▶ [What is needed] Only the lines from the line that contains "自己的铸铁井盖,井框一套,井口尺寸60公分!" through the final line of the entries below belong in your answer, copied exactly and without pictures.

#####

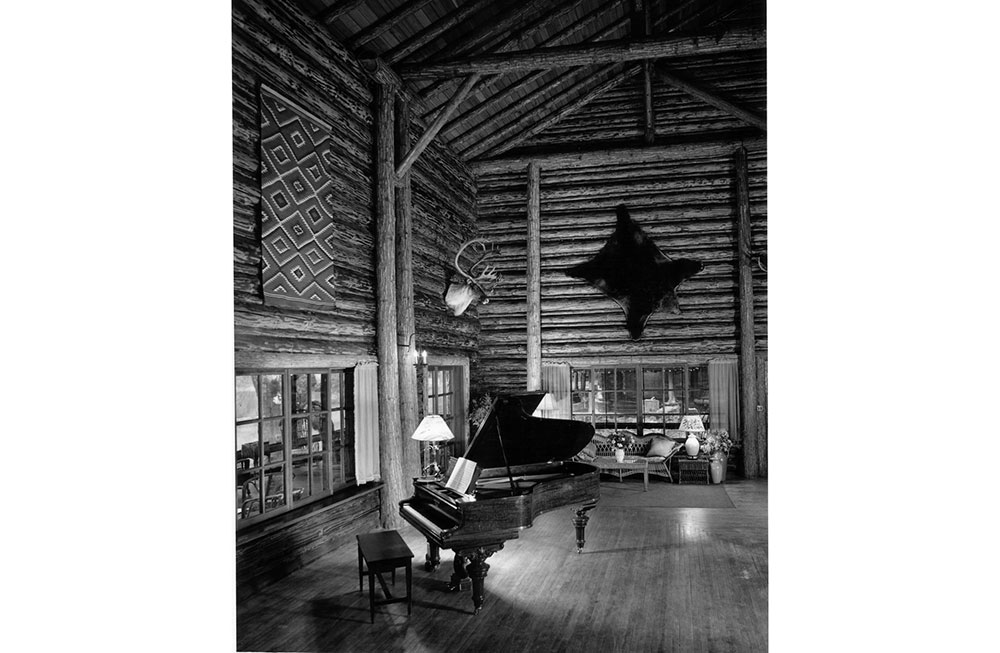 Lodge-Interior-1960s_7556_2018-03-02_10-55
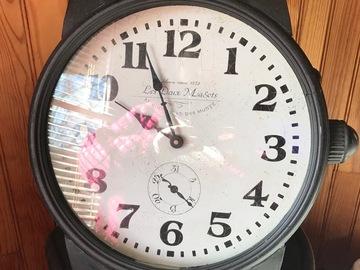 Vente: Pendule en forme de montre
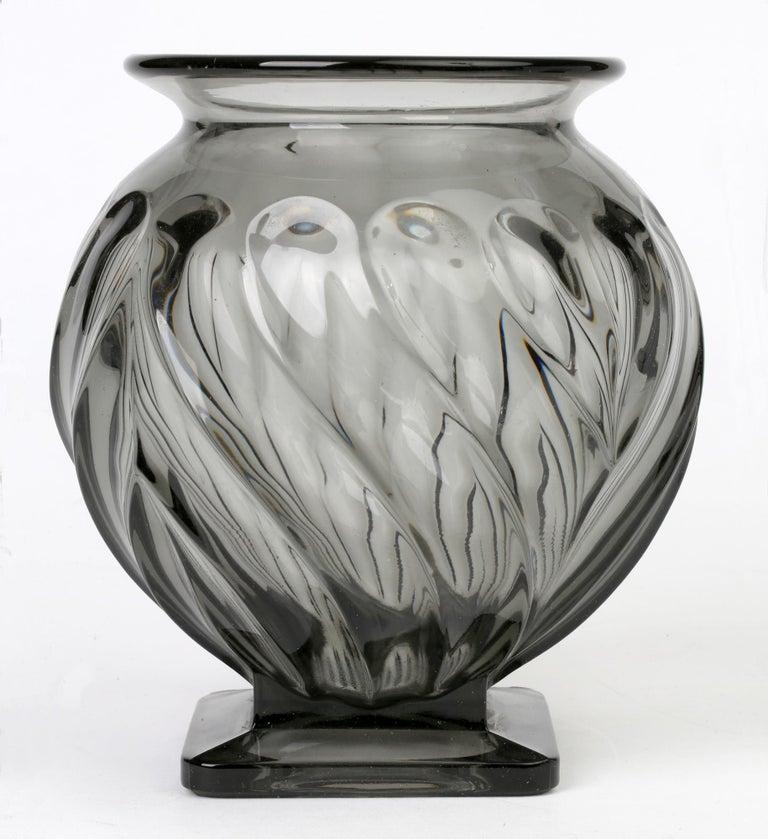 Mid-20th Century Rudolf Schrötter for Inwald Art Deco Grey Green Moulure Moderne Art Glass Vase For Sale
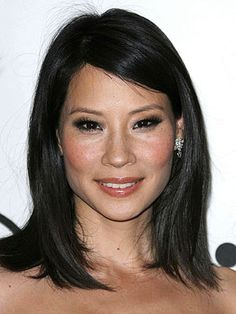 "Lucy Liu is back on ABC TV with a fabulous new series. Lucy does a smashing job playing the character of Mia Mason on ABC's brillian ""Cashmere Ma Classic Hairstyles, Trending Hairstyles, Pretty Hairstyles, Hair Health And Beauty, Hair Beauty, Medium Hair Styles, Long Hair Styles, Asian Hair, Hair Regrowth"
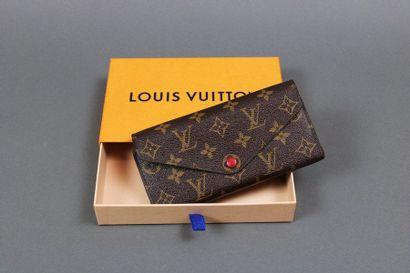 Louis VUITTON  Portefeuille en toile Monogram,...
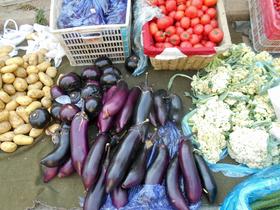 露店に並ぶ野菜類。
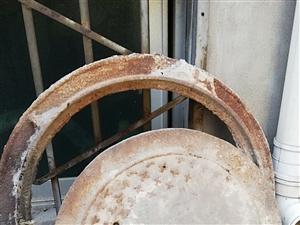 自己的铸铁井盖,井框一套,井口尺寸60公分!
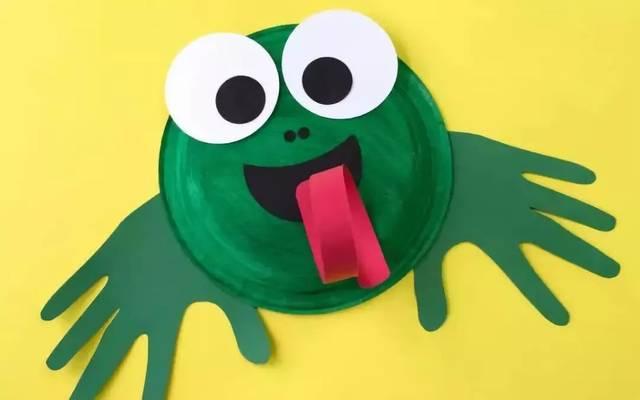 然后和绿色纸盘粘贴起来,这样一只纸盘青蛙就完成啦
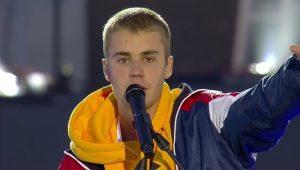 """Sem saber cantar """"Despacito"""" em show, Justin Bieber é quase atingido por objeto"""
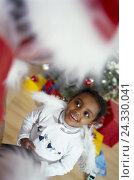 Купить «Sitting room, Santa Claus, detail, girl, angel's wing, expectantly, pious Christmas, Christmas, Christmas Eve, Santa's evening, Santa, distribution presents...», фото № 24330041, снято 5 января 2000 г. (c) mauritius images / Фотобанк Лори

#####

▶ [Exercise answer]
 自己的铸铁井盖,井框一套,井口尺寸60公分!
 然后和绿色纸盘粘贴起来,这样一只纸盘青蛙就完成啦
 """Sem saber cantar """"Despacito"""" em show, Justin Bieber é quase atingido por objeto"""
 Купить «Sitting room, Santa Claus, detail, girl, angel's wing, expectantly, pious Christmas, Christmas, Christmas Eve, Santa's evening, Santa, distribution presents...», фото № 24330041, снято 5 января 2000 г. (c) mauritius images / Фотобанк Лори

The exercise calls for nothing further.